Just read the OP. I *was* that child :tongue_smilie:. And it stemmed from an intense desire for everything to be accurate along with a desire to be right. I wasn't doing it to get attention or to deliberately cause problems (although in retrospect I can see how it looked that way).

I was like that, too. My parents used to say that I loved to argue, but I hated arguing--I just wanted to be accurate & right. Thankfully, I learned not to be that way, but I was a slow learner in that category due to family dynamics.
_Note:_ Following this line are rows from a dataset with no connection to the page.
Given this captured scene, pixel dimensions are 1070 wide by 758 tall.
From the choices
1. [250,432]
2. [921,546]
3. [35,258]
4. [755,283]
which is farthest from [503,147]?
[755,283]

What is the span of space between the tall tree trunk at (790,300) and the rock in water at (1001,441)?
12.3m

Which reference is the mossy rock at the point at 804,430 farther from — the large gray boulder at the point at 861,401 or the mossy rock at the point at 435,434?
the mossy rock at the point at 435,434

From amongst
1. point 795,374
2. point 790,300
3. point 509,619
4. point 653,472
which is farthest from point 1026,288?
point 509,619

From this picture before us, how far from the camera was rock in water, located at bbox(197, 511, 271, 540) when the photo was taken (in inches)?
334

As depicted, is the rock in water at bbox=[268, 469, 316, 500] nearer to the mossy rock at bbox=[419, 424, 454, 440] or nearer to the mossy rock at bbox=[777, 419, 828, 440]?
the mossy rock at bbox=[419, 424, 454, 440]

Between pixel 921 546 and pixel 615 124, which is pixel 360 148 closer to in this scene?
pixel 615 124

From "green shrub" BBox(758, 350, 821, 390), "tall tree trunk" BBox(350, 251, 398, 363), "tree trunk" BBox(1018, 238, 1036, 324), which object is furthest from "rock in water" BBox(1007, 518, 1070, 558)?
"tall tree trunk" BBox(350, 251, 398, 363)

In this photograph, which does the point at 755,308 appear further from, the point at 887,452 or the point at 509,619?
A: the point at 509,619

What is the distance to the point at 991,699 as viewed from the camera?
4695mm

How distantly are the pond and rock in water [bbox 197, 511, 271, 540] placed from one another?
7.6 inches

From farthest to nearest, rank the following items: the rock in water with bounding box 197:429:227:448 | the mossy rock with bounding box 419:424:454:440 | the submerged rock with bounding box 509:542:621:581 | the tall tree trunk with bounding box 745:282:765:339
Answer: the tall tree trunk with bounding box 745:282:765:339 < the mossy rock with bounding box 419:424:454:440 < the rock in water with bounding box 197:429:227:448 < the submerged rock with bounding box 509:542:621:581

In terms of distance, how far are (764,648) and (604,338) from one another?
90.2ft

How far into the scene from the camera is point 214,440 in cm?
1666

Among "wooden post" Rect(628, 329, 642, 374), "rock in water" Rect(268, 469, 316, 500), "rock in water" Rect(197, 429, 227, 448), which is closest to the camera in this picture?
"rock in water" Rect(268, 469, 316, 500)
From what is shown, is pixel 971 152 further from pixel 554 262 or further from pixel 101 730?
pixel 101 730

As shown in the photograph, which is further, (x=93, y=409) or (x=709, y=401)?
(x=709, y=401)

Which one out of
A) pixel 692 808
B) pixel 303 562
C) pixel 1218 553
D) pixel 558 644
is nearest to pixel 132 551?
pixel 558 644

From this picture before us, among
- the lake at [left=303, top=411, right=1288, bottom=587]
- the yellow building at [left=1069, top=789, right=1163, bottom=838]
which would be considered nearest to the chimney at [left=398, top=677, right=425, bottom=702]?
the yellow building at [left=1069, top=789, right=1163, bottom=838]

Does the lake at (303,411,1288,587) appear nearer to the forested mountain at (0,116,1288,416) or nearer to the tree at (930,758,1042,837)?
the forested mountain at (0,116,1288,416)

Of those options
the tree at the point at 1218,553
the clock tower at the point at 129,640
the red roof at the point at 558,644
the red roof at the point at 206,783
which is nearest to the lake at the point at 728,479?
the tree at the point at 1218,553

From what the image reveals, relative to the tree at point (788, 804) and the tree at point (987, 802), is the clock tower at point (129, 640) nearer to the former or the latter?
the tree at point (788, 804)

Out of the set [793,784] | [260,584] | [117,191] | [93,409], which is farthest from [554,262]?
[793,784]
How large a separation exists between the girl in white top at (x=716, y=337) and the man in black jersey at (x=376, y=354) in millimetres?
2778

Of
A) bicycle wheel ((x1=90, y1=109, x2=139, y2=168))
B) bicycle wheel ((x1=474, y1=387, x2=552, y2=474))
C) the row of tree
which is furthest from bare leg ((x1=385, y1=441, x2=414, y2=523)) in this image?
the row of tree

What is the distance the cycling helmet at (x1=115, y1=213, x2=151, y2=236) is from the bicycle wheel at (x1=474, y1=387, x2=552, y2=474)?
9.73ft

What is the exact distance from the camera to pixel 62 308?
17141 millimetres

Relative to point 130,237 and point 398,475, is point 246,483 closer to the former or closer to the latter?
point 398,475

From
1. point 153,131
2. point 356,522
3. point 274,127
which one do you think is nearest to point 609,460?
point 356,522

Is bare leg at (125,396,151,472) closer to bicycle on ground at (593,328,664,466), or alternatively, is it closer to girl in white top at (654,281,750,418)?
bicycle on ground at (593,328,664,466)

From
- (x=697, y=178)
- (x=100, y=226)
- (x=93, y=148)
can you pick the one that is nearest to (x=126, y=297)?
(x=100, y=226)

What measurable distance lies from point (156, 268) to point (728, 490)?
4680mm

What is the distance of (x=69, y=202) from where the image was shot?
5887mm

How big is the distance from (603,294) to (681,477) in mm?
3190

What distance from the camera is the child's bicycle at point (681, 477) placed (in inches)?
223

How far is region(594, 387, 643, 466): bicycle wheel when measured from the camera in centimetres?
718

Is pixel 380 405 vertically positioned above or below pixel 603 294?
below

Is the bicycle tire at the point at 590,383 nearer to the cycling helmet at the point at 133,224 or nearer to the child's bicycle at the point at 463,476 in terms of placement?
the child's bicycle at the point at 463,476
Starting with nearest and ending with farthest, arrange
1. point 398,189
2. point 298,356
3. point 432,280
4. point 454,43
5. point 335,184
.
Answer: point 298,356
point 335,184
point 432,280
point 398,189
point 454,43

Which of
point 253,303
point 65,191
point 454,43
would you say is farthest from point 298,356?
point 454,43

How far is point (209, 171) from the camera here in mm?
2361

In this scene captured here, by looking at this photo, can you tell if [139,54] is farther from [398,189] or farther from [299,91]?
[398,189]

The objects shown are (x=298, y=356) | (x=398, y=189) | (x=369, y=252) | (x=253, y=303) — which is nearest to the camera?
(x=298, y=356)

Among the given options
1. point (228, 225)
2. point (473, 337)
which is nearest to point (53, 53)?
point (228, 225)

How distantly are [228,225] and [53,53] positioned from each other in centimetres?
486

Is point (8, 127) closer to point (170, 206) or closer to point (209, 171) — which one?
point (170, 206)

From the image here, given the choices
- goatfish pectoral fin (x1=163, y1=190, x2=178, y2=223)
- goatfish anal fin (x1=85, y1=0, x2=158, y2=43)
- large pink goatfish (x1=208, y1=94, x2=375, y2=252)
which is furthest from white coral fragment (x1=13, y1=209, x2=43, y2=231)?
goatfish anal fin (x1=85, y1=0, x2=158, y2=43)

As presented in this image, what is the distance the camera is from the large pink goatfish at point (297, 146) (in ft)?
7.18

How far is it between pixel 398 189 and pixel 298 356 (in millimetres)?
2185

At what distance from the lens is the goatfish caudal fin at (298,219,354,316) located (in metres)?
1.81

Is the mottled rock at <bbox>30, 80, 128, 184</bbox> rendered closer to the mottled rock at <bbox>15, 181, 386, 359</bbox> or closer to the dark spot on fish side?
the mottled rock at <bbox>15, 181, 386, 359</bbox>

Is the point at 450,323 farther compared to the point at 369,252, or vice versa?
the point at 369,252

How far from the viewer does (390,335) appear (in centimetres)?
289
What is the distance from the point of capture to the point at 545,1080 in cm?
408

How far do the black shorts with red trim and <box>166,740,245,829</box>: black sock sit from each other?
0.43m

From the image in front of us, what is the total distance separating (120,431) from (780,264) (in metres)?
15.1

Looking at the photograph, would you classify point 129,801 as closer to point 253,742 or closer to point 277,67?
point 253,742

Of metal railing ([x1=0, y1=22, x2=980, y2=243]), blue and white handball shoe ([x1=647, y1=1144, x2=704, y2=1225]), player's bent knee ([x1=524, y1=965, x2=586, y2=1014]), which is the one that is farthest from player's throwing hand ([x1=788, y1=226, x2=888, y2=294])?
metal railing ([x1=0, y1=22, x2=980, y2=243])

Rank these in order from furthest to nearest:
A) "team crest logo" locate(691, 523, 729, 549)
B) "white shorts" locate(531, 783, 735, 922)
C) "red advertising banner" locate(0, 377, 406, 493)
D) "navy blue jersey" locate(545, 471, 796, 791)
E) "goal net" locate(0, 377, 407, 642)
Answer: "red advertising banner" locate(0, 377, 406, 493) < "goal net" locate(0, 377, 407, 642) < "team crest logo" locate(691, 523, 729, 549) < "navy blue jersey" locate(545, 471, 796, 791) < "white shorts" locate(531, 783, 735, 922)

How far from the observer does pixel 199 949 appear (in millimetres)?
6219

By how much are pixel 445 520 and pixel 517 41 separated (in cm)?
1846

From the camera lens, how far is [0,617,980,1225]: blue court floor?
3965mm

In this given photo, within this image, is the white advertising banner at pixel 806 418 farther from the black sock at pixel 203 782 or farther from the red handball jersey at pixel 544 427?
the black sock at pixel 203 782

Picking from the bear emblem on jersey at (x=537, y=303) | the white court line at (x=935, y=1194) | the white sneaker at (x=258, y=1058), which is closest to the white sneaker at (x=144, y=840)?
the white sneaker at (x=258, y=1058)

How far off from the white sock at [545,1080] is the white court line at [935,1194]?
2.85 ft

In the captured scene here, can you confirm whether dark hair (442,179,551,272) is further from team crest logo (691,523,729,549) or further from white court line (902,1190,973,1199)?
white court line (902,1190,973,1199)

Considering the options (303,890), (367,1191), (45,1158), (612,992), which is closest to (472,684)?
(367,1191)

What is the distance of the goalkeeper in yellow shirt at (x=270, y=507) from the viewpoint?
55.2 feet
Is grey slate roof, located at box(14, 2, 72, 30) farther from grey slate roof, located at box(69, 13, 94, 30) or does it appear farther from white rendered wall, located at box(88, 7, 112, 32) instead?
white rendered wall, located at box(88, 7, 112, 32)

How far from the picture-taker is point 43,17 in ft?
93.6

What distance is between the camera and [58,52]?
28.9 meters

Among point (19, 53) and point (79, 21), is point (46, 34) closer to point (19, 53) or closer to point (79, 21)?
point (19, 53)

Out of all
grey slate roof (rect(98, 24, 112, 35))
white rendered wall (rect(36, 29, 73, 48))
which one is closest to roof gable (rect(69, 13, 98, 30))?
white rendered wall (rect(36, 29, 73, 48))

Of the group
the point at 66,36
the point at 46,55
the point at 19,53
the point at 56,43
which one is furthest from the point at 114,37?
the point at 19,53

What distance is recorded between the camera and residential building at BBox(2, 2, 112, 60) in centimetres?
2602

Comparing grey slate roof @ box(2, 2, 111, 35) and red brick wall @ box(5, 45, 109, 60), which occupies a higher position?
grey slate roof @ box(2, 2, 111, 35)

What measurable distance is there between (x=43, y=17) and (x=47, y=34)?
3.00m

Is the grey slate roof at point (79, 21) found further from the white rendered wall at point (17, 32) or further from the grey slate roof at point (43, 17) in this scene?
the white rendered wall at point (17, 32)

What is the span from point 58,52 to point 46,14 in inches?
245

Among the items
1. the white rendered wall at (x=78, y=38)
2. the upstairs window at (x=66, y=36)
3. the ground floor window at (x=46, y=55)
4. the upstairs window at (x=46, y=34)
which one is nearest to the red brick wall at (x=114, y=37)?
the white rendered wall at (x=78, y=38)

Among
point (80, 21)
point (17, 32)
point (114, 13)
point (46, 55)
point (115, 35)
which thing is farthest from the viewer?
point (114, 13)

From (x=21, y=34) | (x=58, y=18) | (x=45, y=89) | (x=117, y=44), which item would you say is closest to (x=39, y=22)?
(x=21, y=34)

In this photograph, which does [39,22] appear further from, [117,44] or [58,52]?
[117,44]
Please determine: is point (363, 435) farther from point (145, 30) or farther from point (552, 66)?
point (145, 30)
This truly should be on a poster in every pediatrician's office. Would have saved me hours of angst.

 

.

 

:iagree: With my first one, who is very challenging & argued all of the time, I made the mistake of correcting her and pushing the point (I was living in a state of exhaustion being pregnant & having a toddler who would scream in her sleep, so wasn't particularly savvy enough). Thankfully, someone pointed it out to me before my second one did the same thing. That time I think I corrected her calmly once & then just let her consider it a colour. Ds never did that, but he wasn't interested in learning colours until a much older age (my eldest started learning them at 18 months because she made it obvious she wanted to, & I had no idea that wasn't normal until my second one came along.)